Geçen hafta yapılan Milli
Güvenlik Kurulu toplantısının ardından yayınlanan bildiride tek millet, tek
bayrak, tek devlet ve tek vatana dönük vurguların, yalnızca sözde kaldığını öne süren Bahçeli, sonuçsuz ve samimiyetten yoksun Kurul kararlarının, göz boyamak ve Türk milletinin milli hislerini istismar etmek için kurgulandığının açık olduğunu ifade etti.

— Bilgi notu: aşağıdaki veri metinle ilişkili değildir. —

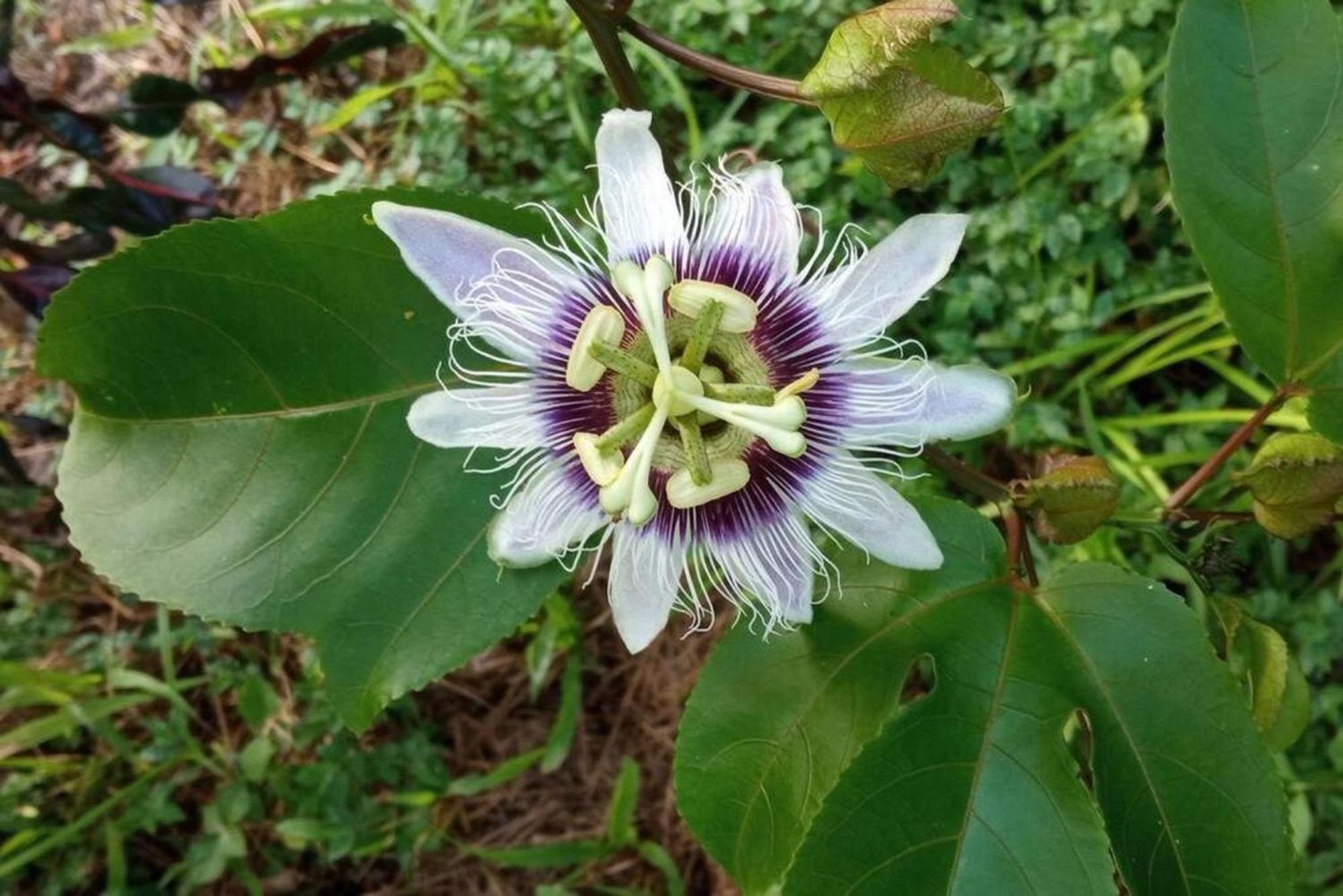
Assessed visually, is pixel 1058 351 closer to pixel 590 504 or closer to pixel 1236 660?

MGK kararları arasında Türkçe'nin öne çıkarılmasının, Cumhurbaşkanı'nın karşılama törenleri sırasında
pankartlarda ve afişlerde Türkçe dışındaki bir dilin kullanılmasıyla çiğnendiğini ve anlamsız hale geldiğini söyleyen Bahçeli,
Cumhurbaşkanlığı tarafından yapılan açıklamada Diyarbakır belediyesine yapılan ziyaret öncesi ve sonrasında iki dilli tabelaya rastlanmadığı ve karşılama törenleri sırasında Türkçe afişlerin dışında pankart görülmediği ifadelerinin hiçbir hükmünün bulunmadığını vurguladı. Bahçeli, Cumhurbaşkanı'ndan bir açıklama beklediklerini ifade etti. Bahçeli şunları söyledi: "Cumhurbaşkanı'nın başkanı olduğu MGK'nın, 2010 yılının son toplantısından sonra yapılan açıklamada Türkiye Cumhuriyeti'nin resmi dilinin Türkçe olduğu gerçeğini değiştirmeye yönelik hiçbir girişimin kabul edilmeyeceğinin bilinmesi gerektiğine dikkat çeken ifadelere herkesten önce Sayın Cumhurbaşkanı'nın uyması ve saygı göstermesi gerekli ve kaçınılmazdır. Cumhurbaşkanı Gül, iki dilli belediye hizmet uygulamasının birçok örneğini sergileyen ve bölücülüğün odağı haline gelen Diyarbakır belediyesini ziyaret ederken bunu unutmuştur. Bunu sonucu MGK bildirisi bizzat Cumhurbaşkanı tarafından delinmiş, sıfırlanmış ve hükümsüz hale gelmiştir. Ankara'da Türkçe diyen sayın Cumhurbaşkanı, bu sözlerini Diyarbakır'daki tutum ve davranışlarıyla boşa çıkarmış v
e devletin itibarını deyim yerindeyse yerlere sermiştir. Merakımız, yanı başında sallandırılan afişlerdeki farklı bir dili farkedemeyecek kadar gerçeklerden kopan birisinin, ettiği yemine bağlı kalarak Türkiye Cumhuriyeti'nin şan ve şerefini bundan sonra nasıl koruyacağıdır".